Research methods - A2 Flashcards
What is a case study
A case study is an experiment which studies only one person or a small group of people in depth and offers detailed analysis of often a unique circumstance.
What are some example of case studies
- Little Albert - Watson and Rayner (Conditioning phobias)
- Little Hans - Freud (Psychodynamic approach - Oedipus complex)
- KF - Shallice and Warrington (Memory - STM)
What data do case studies collect and why might this be good but what might be bad about this
Qualitative data - non-numerical data
Strength:
Rich in-depth data,personal,valid,idiographic
Weakness:
Data is more subjective and not empirical or scientific, more difficult to generalise findings
How might the researcher study someone in a case study
- Interviews
- Observations
- Questionnaires
What are strengths of a case study
- Qualitative method: Rich in-depth data, personal, valid, idiographic
- Can investigate rare human behaviours which to experimentally would be unethical
- The interaction of different factors can be studied (co-variables)

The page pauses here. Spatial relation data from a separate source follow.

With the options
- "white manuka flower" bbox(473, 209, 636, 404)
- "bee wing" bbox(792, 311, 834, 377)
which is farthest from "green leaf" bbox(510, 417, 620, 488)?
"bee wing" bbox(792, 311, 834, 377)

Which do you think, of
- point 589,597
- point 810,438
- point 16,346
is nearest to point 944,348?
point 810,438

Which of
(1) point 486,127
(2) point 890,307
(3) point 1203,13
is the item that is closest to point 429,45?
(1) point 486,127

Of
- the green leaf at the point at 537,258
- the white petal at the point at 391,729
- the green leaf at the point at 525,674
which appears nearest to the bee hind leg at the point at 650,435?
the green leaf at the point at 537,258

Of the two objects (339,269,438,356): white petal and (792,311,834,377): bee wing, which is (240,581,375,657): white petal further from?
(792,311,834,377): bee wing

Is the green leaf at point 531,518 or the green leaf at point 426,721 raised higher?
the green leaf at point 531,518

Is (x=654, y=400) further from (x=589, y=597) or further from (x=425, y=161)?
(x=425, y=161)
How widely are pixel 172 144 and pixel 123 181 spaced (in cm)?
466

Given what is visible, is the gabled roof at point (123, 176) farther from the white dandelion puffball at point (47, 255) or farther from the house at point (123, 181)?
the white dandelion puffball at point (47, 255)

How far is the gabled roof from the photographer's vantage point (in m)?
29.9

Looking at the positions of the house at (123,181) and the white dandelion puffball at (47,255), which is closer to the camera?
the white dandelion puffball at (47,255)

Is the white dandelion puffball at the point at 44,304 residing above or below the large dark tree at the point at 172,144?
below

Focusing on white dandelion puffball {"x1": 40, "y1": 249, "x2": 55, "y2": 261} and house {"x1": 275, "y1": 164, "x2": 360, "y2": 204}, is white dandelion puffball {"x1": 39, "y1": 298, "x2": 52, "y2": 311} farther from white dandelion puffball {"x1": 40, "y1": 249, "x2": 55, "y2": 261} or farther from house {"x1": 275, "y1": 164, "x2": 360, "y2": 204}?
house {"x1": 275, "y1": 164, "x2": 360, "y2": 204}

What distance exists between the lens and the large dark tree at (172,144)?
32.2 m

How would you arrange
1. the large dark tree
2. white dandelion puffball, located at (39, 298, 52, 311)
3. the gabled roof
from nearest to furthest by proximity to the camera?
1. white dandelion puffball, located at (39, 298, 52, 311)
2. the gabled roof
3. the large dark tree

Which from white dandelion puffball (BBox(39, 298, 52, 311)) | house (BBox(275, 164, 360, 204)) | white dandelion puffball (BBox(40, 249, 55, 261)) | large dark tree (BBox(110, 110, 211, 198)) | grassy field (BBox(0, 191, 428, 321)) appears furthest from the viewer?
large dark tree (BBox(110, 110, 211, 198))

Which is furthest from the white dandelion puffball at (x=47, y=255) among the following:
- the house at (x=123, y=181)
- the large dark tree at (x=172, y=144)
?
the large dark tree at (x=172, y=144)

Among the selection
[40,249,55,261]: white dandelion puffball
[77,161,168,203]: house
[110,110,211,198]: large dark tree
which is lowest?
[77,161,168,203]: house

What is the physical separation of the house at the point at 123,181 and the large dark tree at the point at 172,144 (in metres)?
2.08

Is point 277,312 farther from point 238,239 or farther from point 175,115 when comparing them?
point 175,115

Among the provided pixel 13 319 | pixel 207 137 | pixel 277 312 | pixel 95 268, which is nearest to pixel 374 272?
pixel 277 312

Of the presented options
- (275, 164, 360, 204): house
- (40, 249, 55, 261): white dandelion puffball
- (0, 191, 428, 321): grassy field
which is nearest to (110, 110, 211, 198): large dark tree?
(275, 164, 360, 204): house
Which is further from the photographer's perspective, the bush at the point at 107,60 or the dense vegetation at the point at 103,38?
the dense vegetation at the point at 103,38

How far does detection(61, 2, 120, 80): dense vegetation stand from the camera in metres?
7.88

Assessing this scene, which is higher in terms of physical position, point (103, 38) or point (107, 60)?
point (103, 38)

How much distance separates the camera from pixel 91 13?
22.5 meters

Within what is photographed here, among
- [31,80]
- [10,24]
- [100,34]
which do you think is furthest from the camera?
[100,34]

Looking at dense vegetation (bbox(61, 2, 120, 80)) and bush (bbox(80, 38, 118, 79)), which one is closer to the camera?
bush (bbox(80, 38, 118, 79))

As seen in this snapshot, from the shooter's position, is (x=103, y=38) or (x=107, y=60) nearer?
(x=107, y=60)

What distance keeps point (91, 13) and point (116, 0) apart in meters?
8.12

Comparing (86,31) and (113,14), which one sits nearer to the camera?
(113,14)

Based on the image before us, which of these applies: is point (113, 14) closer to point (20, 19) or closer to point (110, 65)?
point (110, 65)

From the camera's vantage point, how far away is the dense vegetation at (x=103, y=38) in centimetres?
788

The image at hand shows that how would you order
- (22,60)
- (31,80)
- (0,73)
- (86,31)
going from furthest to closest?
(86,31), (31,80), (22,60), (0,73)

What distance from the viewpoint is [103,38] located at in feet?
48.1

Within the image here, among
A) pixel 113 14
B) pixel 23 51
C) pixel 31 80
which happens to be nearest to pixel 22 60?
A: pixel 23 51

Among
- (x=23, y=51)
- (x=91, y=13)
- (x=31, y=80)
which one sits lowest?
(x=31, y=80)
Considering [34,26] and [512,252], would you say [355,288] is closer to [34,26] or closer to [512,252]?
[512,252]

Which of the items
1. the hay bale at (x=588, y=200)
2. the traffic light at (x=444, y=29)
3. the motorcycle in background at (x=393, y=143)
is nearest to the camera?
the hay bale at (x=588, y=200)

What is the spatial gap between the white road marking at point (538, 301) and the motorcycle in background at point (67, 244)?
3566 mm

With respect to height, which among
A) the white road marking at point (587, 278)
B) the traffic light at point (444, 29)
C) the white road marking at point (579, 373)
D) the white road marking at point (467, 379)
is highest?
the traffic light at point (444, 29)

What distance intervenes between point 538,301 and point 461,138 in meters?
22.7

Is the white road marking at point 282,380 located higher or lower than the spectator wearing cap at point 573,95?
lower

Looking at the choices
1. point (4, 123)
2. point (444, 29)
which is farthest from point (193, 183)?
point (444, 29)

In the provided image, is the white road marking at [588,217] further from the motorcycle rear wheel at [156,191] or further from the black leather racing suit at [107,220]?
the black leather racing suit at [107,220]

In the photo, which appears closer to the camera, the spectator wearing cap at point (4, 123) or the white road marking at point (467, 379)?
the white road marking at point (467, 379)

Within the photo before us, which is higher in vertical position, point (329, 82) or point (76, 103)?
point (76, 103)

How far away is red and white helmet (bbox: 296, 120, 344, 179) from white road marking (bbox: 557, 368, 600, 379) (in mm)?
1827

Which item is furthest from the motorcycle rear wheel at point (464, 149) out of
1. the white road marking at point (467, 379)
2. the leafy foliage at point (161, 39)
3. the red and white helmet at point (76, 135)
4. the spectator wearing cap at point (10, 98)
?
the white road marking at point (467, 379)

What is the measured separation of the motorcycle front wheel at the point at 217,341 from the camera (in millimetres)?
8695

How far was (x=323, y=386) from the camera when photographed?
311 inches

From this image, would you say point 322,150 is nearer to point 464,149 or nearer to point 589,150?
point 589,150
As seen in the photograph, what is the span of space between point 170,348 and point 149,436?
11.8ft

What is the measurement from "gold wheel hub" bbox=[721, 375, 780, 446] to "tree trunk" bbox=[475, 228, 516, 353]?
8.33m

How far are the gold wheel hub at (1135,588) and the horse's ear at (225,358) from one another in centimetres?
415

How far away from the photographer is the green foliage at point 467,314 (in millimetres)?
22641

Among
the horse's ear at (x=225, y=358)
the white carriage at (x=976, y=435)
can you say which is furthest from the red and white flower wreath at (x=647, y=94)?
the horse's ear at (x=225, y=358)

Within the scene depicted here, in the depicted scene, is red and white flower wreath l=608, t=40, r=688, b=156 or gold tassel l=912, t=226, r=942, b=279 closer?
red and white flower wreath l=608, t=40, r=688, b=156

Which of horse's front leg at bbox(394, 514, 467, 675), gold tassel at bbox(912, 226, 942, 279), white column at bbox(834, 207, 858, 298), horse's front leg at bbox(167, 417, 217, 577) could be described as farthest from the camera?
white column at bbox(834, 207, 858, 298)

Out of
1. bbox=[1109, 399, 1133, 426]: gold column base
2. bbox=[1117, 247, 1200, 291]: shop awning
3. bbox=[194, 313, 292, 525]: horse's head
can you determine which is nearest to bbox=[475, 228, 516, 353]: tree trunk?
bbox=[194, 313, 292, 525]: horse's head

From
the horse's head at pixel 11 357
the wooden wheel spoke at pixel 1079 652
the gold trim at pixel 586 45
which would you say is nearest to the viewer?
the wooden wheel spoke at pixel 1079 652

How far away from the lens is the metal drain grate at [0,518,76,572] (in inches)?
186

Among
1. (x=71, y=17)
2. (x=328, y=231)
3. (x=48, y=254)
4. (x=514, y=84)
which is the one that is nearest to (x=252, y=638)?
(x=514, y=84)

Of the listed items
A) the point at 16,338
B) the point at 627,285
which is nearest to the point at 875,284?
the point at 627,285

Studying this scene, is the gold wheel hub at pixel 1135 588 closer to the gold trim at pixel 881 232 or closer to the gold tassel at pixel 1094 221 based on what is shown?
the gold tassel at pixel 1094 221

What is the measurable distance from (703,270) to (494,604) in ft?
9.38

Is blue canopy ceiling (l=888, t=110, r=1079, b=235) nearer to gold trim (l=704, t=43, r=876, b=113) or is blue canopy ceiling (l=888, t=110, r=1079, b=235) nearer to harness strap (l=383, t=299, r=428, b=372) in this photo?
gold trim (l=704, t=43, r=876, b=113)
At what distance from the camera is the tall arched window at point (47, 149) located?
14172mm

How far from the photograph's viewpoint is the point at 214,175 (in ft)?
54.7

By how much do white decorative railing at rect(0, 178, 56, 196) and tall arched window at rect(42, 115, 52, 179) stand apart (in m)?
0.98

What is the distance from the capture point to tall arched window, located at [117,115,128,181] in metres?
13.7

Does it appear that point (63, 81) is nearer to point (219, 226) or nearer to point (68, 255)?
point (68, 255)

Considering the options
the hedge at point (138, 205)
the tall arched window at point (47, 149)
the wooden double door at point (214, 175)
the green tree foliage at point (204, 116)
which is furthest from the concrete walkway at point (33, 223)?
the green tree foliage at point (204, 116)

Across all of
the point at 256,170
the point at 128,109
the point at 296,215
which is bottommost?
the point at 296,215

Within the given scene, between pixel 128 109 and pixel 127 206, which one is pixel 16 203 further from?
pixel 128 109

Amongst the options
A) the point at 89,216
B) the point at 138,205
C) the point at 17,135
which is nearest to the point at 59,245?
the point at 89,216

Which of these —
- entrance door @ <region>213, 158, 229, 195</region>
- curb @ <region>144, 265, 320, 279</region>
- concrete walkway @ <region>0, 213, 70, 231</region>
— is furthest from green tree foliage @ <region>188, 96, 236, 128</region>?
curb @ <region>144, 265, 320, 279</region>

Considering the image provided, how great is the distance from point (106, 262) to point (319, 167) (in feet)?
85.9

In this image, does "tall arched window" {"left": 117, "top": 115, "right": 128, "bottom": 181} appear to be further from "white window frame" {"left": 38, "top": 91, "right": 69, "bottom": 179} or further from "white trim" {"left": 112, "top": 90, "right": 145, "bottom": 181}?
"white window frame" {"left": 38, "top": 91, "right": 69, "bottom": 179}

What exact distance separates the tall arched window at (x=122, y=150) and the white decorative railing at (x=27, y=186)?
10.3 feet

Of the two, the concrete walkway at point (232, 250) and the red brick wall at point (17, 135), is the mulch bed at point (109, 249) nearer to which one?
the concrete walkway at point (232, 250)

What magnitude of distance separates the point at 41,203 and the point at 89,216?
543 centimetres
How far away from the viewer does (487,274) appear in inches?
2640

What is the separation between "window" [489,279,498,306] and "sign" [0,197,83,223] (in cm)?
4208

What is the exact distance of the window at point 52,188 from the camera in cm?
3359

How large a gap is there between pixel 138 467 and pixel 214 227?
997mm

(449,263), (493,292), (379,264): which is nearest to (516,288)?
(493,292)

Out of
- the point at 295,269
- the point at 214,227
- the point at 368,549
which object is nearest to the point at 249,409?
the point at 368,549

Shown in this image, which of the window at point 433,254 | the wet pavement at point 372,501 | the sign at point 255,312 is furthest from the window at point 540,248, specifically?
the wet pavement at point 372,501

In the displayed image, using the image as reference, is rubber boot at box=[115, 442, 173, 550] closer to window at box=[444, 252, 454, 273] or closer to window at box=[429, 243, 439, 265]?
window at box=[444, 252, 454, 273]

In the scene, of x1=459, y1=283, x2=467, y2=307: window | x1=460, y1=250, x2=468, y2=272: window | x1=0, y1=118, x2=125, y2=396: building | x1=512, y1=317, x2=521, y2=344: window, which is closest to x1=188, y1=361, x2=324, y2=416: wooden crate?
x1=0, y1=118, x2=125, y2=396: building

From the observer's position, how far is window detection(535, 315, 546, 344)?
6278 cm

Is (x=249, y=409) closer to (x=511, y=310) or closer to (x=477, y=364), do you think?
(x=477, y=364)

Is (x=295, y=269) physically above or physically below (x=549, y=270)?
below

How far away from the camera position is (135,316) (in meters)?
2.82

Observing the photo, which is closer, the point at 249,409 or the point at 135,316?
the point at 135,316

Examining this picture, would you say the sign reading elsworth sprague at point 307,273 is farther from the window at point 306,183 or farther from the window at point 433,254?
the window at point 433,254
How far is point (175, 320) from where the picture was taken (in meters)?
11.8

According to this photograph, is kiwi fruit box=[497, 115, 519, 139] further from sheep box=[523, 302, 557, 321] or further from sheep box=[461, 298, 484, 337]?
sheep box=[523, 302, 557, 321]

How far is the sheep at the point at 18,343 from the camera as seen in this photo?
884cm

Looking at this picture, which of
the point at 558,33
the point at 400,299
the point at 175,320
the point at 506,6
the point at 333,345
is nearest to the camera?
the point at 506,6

What are weaknesses of a case study
- Difficult to generalise / extrapolate to other people , lacking reliability
- Retrospective information and past history can sometimes be unreliable
- Ethical implications of confidentiality, as often cases are very rare and so easy to identify even if names are not used
What is content analysis
A research technique that enables the indirect study of behaviour by examining communications that people produce - e.g texts, emails, films and other media
What are the 5 steps of coding analysis
Data is collected
Researcher reads through or examines the data, making themselves familiar with it
The researcher identifies coding units
The data is analysed by applying the coding units
A tally is made of the number of times that a coding unit
What is thematic analysis
An inductive and qualitative approach to analysis that involves identifying implicit or explicit ideas within the dat. Themes will often emerge once the data has been coded
The differences between coding vs thematic analysis
Coding :
- Quantitative data
- Coding units
Thematic :
- Qualitative data
- More meaningful in-depth themes and descriptions
What are strengths of content analysis
- Helps to avoid ethical issues associated with psychological research - material they want to study is often already within the public domain - no issue with obtaining permission
- Communication of a more sensitive nature such as text messages still benefit from having high external validity
- Content analysis is flexible in the sense that it may produce qualitative and quantitative data depending on the aims of the research
What is a weakness of content analysis
- People tend to be studied indirectly as part of the content analysis so the communication they produce is usually analysed outside of the context within which it occured
- There is a danger (like case studies) that the researcher may attribute opinions and motivations to the speaker or writer that were not intended originally
- Lack of objectivity
What is reliability
When research can be replicated and provide the same results (the data is consistent)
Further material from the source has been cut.